▶ **TASK TO COMPLETE**
Please find the lines in the following records that hold "fill", and copy them.

▶ **Stored data entries**
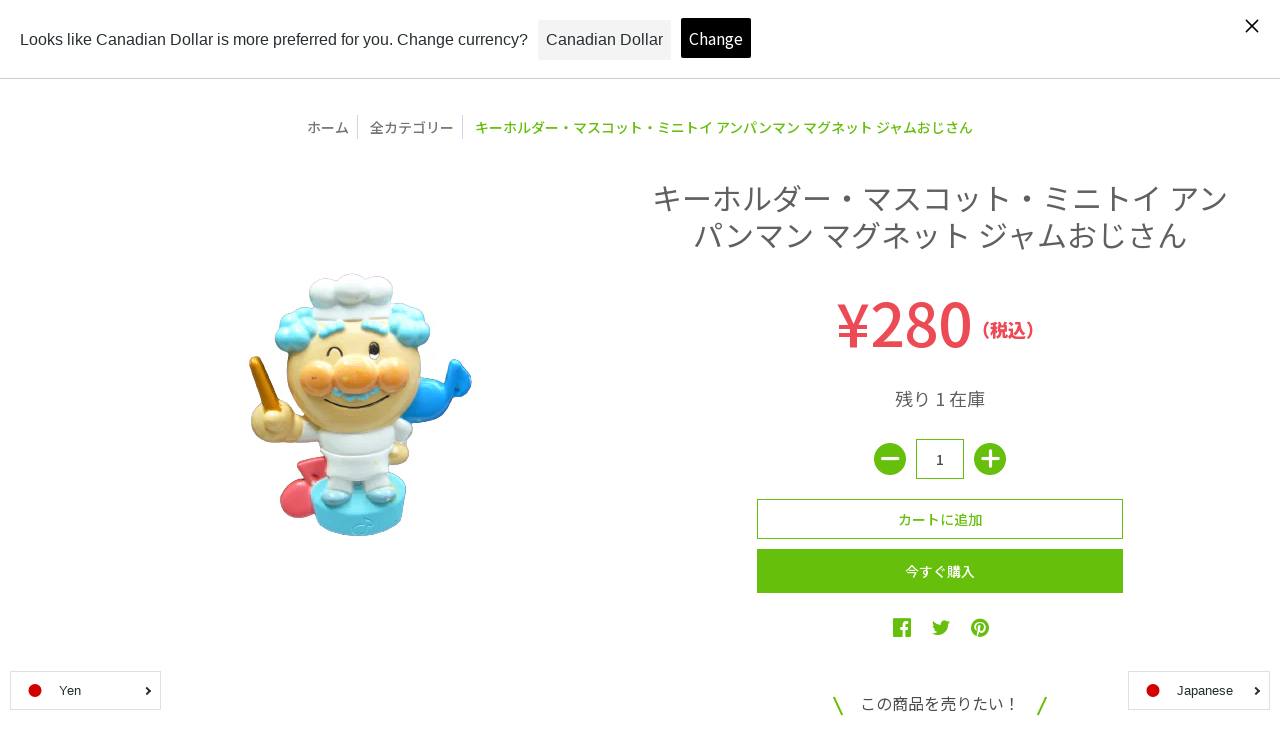

--- FILE ---
content_type: image/svg+xml
request_url: https://onlineshop.toyplanet.jp/cdn/shop/files/icon_cart.svg?v=1599704129
body_size: -421
content:
<?xml version="1.0" encoding="utf-8"?>
<!-- Generator: Adobe Illustrator 24.3.0, SVG Export Plug-In . SVG Version: 6.00 Build 0)  -->
<svg version="1.1" xmlns="http://www.w3.org/2000/svg" xmlns:xlink="http://www.w3.org/1999/xlink" x="0px" y="0px"
	 viewBox="0 0 22 22" style="enable-background:new 0 0 22 22;" xml:space="preserve">
<style type="text/css">
	.st0{fill:none;}
	.st1{fill:none;stroke:#FFFFFF;stroke-width:1.5;stroke-linecap:round;stroke-linejoin:round;}
	.st2{fill:#FFFFFF;}
</style>
<g id="レイヤー_1">
</g>
<g id="object">
	<rect class="st0" width="22" height="22"/>
	<g>
		<polyline class="st1" points="1.2,1.3 3.6,1.3 6.7,14.4 19.7,12.3 20.8,6.9 5.2,6.9 		"/>
		<circle class="st2" cx="5.6" cy="18.5" r="2.2"/>
		<circle class="st2" cx="16.8" cy="18.5" r="2.2"/>
	</g>
</g>
</svg>
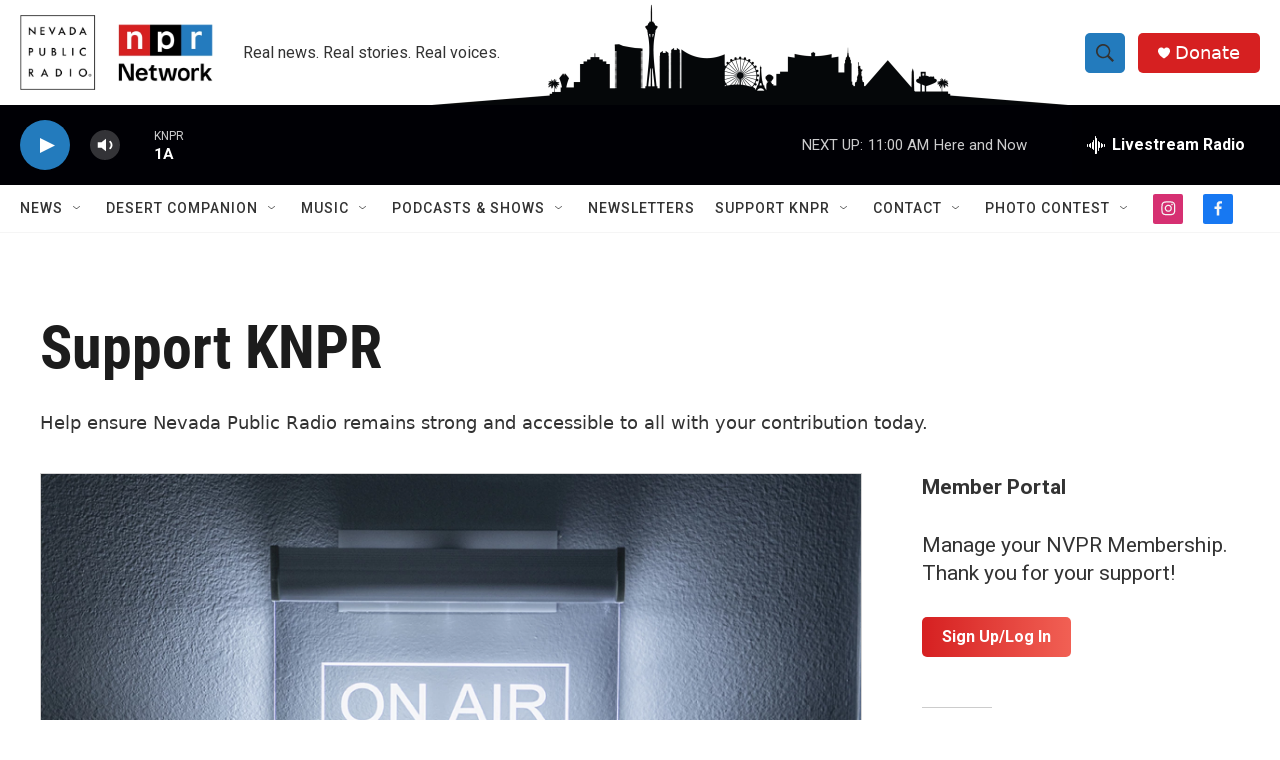

--- FILE ---
content_type: text/html; charset=utf-8
request_url: https://www.google.com/recaptcha/api2/aframe
body_size: -85
content:
<!DOCTYPE HTML><html><head><meta http-equiv="content-type" content="text/html; charset=UTF-8"></head><body><script nonce="jJszKzhGfo4vIGAYq6NYPw">/** Anti-fraud and anti-abuse applications only. See google.com/recaptcha */ try{var clients={'sodar':'https://pagead2.googlesyndication.com/pagead/sodar?'};window.addEventListener("message",function(a){try{if(a.source===window.parent){var b=JSON.parse(a.data);var c=clients[b['id']];if(c){var d=document.createElement('img');d.src=c+b['params']+'&rc='+(localStorage.getItem("rc::a")?sessionStorage.getItem("rc::b"):"");window.document.body.appendChild(d);sessionStorage.setItem("rc::e",parseInt(sessionStorage.getItem("rc::e")||0)+1);localStorage.setItem("rc::h",'1769797728110');}}}catch(b){}});window.parent.postMessage("_grecaptcha_ready", "*");}catch(b){}</script></body></html>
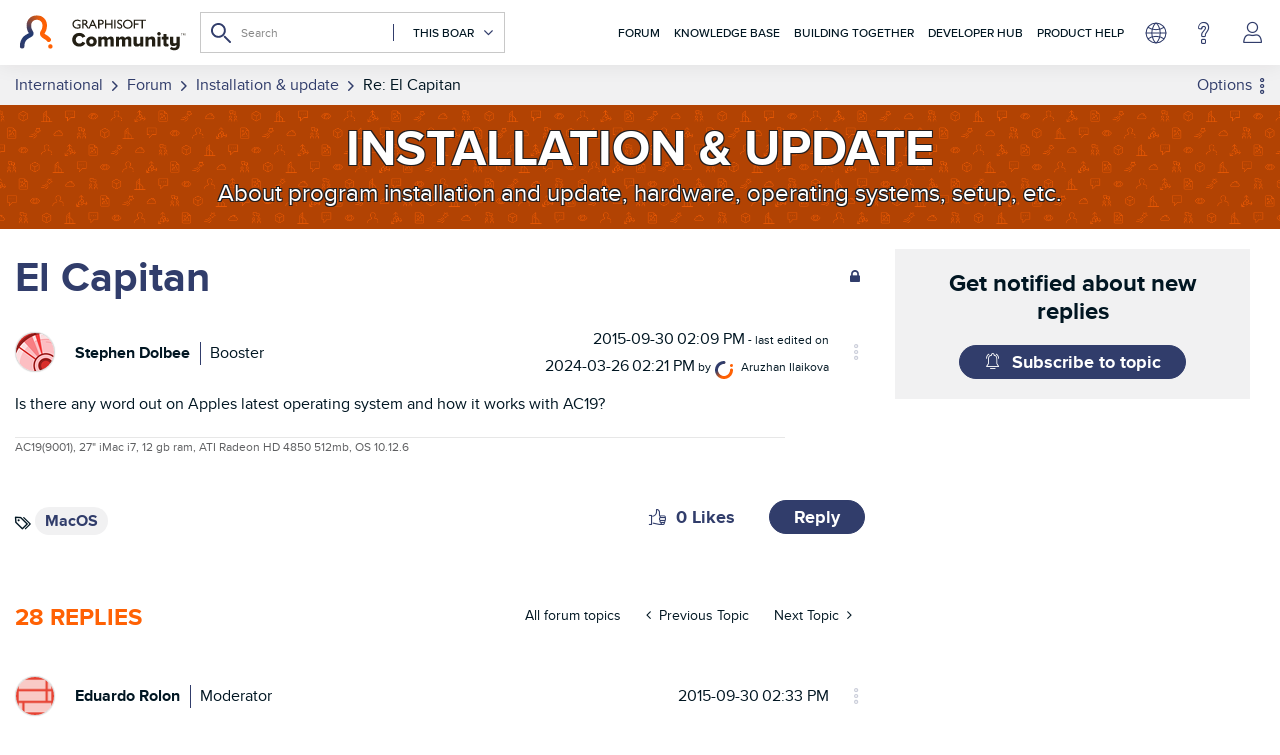

--- FILE ---
content_type: text/html; charset=UTF-8
request_url: https://community.graphisoft.com/t5/Setup-License-forum/El-Capitan/m-p/220822/highlight/true
body_size: 1952
content:
<!DOCTYPE html>
<html lang="en">
<head>
    <meta charset="utf-8">
    <meta name="viewport" content="width=device-width, initial-scale=1">
    <title></title>
    <style>
        body {
            font-family: "Arial";
        }
    </style>
    <script type="text/javascript">
    window.awsWafCookieDomainList = ['gowhw84577.lithium.com','community.graphisoft.com','forum.graphisoft.de'];
    window.gokuProps = {
"key":"AQIDAHjcYu/GjX+QlghicBgQ/7bFaQZ+m5FKCMDnO+vTbNg96AEYu9KlIH1uFG9YYkahiRf7AAAAfjB8BgkqhkiG9w0BBwagbzBtAgEAMGgGCSqGSIb3DQEHATAeBglghkgBZQMEAS4wEQQMQ9T3cDcw+r/kDAqrAgEQgDuFtlVWMcdBTJNubbWyYnFs86RLeZ/0Xzz4PIaBvbJbUNeY6PO6NNrI91dYimekTQmv0N7nMLL7SwSdxQ==",
          "iv":"A6x+bwCF8QAAKMIU",
          "context":"Ti9avHt4i/4aix80GTSOz7fYIuXPAyBiKDEraCP77z0tjSgEpDjjgJ8D+ccbZelz54+TsGXJEvNvqm9y2b/qaHQGitHmtRk600ifSUZs+aJsJ1j/yMN+NtJcNL0XSX/[base64]"
};
    </script>
    <script src="https://bc0439715fa6.967eb88d.us-east-2.token.awswaf.com/bc0439715fa6/89b47178ebdf/dd7946344fc4/challenge.js"></script>
</head>
<body>
    <div id="challenge-container"></div>
    <script type="text/javascript">
        AwsWafIntegration.saveReferrer();
        AwsWafIntegration.checkForceRefresh().then((forceRefresh) => {
            if (forceRefresh) {
                AwsWafIntegration.forceRefreshToken().then(() => {
                    window.location.reload(true);
                });
            } else {
                AwsWafIntegration.getToken().then(() => {
                    window.location.reload(true);
                });
            }
        });
    </script>
    <noscript>
        <h1>JavaScript is disabled</h1>
        In order to continue, we need to verify that you're not a robot.
        This requires JavaScript. Enable JavaScript and then reload the page.
    </noscript>
</body>
</html>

▶ **YOUR SOLUTION**
	.st0{fill:none;}
	.st1{fill:none;stroke:#FFFFFF;stroke-width:1.5;stroke-linecap:round;stroke-linejoin:round;}
	.st2{fill:#FFFFFF;}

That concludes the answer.